* _EXTRACT PROVIDED_:
BEGIN

View Adopted: 2020.07.23
The author of this communication is M.R.S, a Moroccan national born on the 10th of August 1983. He claims that he is to be a victim of violations of his rights under article 14 of the Covenant of the International Covenant on Civil and Political Rights.
On the 18th of January 2014, the authors was forcefully arrested by the police and brought before Court of Investigation No.1 of Jaén on seven counts of theft with force and intimation relating to acts committed between December 2013 and January 2014, incidents involving the theft, with the use of force, of small sums of money between 22 and 40 euros, and mobile telephones, with the victim in one incident sustaining a knife wound.
On the 11th of January 2014, a local newspaper published a front page story about the incidents, with a photograph of the authors in handcuffs being escorted by a police officer.
On the 15th of January 2014, during the pretrial proceedings instituted against him on the basis of the theft victims’ complaints, the author asked the Court of Investigation No.1 to order 5 measures to be taken: (1) that the fingerprints on the bags of the three victims be examined, (2) that a video recording from a bank automatic teller machine be requested, (3) that an in-person line-up be conducted, (4) that a voice line-up be conducted with the involvement of the alleged victims and (5) that J.M be located. This J.M. sold the stolen phones to people, who were in full knowledge that these phones had been stolen.
According to the author, this J.M. had a strong resemblance to him, and that he was in fact the actual perpetrator. The Court refused to follow 4 of the measures ordered by the author but agreed to the in-person line-up. The requests for the fingerprints and for the voice line-up were refused due to the fact that a certain amount of time had lapsed. The video from the automatic bank teller was refused because the video was being used for another criminal investigation relating to another case. The request to locate J.M. was refused as this would have infringed on the individual’s right of defence, as there was no evidence to support such an accusation against him. According to the author, J.M. has fled to Belgium after having committed the offences.
On the 19th and 22nd of January 2014, Y.R. went to the police station and stated that he had knowingly purchased three stolen mobile telephones from J.M. in late 2013 and in early 2014. According to the police report, Y.R went to the police station as he was a childhood friend of the author, and that he knew someone else, J.M., had committed these offences. On the 2oth of January, the Police questioned the witnesses and victims, and they stated that they did not recognise J.M. but had recognised the author. Following Y.R.’s report, the victims ascertained that the three stolen phones were theirs, but still stated that the attacker was the author and not J.M. Due to his confession, Y.R. received a fine of 3 euros per day for a period of 6 months for having bought the stolen phones with the knowledge that they were stolen.
On February 6th 2014, the Court Investigation No.1 ordered the commencement of summary proceedings against the author for his involvement in committing seven counts of theft with force and intimidation, including one count of attempted theft, one count of bodily harm and four counts of assault. The author then filed with the Court an application for reconsideration or, in alternative, leave to appeal the decision. The author claimed that his right to defence has been violated when the pretrial proceedings were concluded after only 16 days and that he had not received the appropriate amount of time to prepare a proper defence because the measures that he had requested during the pretrial phase were refused. In addition to this, the author requested that these measures be granted.

END

(Data records)
BEGIN

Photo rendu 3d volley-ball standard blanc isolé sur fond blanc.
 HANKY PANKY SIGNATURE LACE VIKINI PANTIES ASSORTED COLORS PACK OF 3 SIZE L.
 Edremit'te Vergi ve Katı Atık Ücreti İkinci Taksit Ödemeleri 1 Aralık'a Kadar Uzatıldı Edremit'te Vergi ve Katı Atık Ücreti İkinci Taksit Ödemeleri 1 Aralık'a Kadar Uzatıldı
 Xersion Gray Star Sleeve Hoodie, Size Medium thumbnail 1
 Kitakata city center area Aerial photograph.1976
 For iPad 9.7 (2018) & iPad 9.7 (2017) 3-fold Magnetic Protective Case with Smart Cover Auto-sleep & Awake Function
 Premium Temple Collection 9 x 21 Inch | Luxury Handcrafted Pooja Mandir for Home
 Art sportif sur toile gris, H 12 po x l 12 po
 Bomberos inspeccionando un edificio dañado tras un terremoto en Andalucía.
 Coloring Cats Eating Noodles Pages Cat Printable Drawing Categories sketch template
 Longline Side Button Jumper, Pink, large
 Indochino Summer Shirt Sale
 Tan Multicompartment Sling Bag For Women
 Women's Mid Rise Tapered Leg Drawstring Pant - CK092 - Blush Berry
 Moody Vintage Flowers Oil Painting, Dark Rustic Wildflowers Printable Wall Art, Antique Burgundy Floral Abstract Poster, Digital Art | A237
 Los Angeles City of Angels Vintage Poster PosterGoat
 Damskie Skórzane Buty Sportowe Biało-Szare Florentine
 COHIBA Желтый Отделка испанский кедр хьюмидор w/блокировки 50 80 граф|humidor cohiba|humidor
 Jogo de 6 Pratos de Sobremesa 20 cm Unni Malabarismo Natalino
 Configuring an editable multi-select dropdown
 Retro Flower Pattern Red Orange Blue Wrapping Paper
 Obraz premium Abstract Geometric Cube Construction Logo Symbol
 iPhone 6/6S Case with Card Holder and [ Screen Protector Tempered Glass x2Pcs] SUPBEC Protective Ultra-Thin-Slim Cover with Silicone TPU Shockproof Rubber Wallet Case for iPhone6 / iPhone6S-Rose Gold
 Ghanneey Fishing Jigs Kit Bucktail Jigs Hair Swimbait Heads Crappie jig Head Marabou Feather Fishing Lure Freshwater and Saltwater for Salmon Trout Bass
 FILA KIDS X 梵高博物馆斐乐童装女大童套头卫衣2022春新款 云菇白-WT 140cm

END

* _WORK TO COMPLETE_:
In the case summary above, transcribe everything from "On the 11th" down to "a police officer.".

* _RESULT OF THIS EXERCISE_:
On the 11th of January 2014, a local newspaper published a front page story about the incidents, with a photograph of the authors in handcuffs being escorted by a police officer.